▸ **Your objective**: Starting at the line containing "How far is the forested" and ending at the line containing "0.27 meters", output those lines as a JSON list of strings, one string per line. Skip blank lines and leave the pictures out.

▸ **Extracted information**:
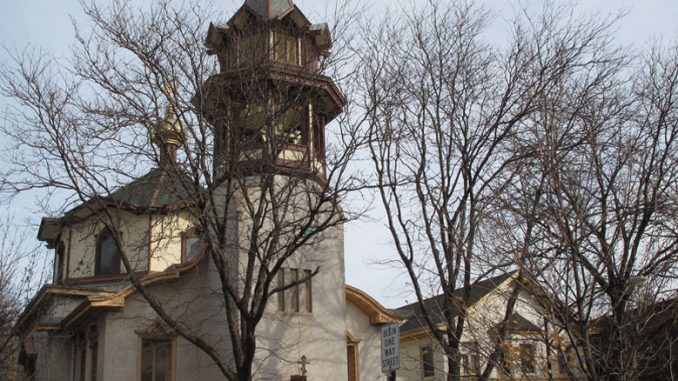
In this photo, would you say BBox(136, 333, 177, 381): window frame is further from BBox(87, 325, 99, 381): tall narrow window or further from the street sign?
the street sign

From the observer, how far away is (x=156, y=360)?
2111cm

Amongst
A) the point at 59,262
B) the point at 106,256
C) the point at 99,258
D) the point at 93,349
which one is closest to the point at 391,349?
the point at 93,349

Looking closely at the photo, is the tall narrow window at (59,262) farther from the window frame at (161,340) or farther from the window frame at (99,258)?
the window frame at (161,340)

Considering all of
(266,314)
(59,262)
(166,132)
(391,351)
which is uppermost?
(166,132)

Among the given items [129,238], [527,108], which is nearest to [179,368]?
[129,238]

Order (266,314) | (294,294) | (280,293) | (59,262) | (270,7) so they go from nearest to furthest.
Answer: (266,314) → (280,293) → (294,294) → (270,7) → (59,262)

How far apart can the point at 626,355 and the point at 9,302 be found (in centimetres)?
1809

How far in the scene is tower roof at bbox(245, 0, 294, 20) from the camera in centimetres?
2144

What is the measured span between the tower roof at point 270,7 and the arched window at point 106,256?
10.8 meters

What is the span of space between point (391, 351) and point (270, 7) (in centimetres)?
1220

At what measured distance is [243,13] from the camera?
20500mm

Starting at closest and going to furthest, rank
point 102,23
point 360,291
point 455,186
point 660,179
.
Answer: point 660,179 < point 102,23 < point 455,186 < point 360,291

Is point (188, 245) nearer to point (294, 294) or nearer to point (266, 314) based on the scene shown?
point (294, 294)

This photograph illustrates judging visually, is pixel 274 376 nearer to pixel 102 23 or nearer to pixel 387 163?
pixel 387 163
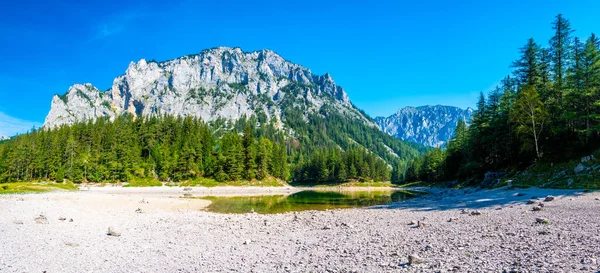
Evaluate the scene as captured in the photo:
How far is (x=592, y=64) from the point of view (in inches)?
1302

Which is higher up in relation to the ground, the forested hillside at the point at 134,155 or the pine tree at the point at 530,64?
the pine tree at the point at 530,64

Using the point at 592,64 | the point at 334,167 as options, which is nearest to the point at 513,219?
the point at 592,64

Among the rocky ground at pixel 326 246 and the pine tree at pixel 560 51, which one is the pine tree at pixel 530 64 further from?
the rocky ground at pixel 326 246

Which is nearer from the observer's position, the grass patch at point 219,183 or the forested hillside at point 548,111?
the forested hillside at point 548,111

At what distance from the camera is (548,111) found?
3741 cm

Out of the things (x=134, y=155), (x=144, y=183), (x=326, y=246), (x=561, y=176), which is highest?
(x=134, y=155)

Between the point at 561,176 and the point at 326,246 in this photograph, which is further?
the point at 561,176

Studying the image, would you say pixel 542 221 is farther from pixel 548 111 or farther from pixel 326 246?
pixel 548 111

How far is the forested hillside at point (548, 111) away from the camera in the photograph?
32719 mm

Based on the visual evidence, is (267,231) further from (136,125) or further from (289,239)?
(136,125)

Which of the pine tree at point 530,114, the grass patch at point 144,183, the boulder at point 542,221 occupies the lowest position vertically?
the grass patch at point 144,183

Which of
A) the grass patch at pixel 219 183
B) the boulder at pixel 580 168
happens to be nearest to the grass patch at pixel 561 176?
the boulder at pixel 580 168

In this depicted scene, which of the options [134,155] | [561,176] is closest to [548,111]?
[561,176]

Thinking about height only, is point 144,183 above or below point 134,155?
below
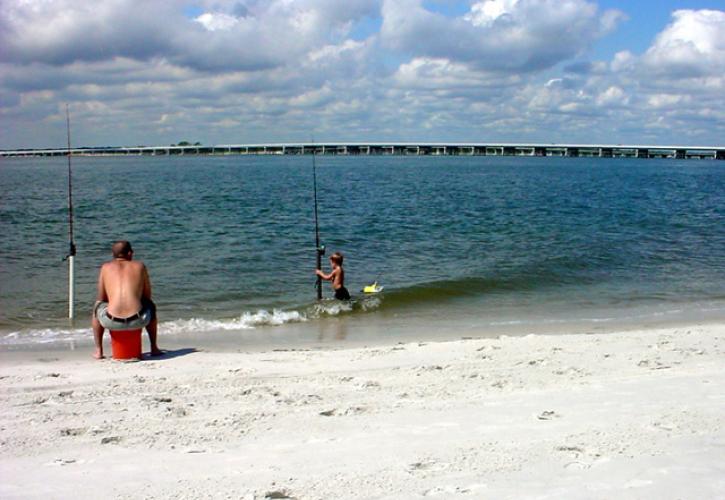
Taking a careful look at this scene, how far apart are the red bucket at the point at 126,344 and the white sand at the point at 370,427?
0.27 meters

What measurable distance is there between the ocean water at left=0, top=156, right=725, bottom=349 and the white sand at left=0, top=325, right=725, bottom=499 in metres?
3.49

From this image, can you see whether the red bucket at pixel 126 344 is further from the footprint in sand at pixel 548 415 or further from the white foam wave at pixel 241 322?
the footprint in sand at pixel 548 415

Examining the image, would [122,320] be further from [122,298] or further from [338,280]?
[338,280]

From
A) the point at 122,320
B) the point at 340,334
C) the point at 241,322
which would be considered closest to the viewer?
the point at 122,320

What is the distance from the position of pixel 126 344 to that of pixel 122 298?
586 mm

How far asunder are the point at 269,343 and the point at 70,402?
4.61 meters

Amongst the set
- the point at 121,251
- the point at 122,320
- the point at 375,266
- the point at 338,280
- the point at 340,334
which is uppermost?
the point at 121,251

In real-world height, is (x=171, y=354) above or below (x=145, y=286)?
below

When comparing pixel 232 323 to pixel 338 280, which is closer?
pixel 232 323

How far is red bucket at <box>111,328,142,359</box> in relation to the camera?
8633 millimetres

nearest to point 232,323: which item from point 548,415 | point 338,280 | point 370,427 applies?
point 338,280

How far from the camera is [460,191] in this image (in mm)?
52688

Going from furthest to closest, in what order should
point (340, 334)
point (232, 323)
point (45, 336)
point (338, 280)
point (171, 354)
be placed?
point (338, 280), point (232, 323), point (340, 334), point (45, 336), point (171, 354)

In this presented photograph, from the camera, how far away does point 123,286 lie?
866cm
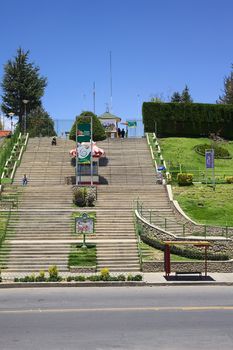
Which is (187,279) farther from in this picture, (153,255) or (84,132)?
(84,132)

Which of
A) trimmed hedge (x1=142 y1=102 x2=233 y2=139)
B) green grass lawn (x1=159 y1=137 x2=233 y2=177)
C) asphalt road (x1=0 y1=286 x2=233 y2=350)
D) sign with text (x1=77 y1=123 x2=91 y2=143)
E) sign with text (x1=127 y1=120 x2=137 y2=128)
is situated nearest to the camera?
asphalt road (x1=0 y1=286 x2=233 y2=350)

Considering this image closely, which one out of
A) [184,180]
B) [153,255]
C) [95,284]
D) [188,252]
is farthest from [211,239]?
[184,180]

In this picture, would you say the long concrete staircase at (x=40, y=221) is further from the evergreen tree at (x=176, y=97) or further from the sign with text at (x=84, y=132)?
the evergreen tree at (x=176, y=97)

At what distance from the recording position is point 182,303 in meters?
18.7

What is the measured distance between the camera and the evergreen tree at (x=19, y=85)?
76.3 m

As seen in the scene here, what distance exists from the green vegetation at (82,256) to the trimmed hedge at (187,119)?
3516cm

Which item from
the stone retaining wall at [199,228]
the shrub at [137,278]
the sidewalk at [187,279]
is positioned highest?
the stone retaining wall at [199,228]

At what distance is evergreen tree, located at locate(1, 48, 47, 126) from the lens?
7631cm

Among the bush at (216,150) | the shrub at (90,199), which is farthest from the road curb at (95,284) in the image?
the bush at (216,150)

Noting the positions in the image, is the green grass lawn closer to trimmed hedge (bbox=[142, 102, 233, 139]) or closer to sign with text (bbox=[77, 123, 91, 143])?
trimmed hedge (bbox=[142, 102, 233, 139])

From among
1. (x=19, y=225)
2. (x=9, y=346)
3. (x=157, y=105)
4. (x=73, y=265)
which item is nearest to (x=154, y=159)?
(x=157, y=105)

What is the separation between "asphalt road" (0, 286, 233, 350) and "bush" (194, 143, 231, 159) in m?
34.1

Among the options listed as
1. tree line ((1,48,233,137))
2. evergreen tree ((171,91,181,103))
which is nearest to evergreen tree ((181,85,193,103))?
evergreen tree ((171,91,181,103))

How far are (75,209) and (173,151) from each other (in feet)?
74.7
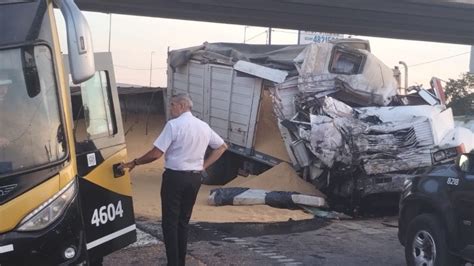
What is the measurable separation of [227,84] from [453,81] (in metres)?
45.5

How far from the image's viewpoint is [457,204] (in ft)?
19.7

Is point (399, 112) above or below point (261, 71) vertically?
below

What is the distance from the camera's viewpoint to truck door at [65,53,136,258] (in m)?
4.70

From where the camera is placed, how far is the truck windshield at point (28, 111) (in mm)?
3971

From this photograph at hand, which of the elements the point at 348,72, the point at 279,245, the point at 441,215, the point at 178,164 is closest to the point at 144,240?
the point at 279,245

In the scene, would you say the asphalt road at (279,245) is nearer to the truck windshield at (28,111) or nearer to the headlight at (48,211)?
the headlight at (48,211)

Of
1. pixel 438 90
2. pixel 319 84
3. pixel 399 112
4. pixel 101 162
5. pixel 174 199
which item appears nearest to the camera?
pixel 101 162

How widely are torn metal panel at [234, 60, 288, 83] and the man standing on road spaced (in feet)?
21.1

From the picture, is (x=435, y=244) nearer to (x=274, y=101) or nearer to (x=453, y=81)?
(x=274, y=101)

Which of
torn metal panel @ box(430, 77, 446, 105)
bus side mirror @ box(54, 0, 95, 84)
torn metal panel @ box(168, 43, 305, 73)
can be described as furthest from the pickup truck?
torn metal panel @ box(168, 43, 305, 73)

▸ **Exercise output**:
[
  "How far is the forested hillside at point (548, 111) away from the camera in the photograph?",
  "32719 mm",
  "Based on the visual evidence, is (267,231) further from (136,125) or further from (289,239)?",
  "(136,125)",
  "Which of the pine tree at point 530,114, the grass patch at point 144,183, the boulder at point 542,221 occupies the lowest position vertically?",
  "the grass patch at point 144,183",
  "Which of",
  "A) the grass patch at pixel 219 183",
  "B) the boulder at pixel 580 168",
  "happens to be nearest to the grass patch at pixel 561 176?",
  "the boulder at pixel 580 168",
  "In this depicted scene, which of the options [134,155] | [561,176] is closest to [548,111]?",
  "[561,176]",
  "Thinking about height only, is point 144,183 above or below point 134,155?",
  "below",
  "Taking a careful look at this scene, how far apart are the red bucket at the point at 126,344 and the white sand at the point at 370,427?",
  "0.27 meters"
]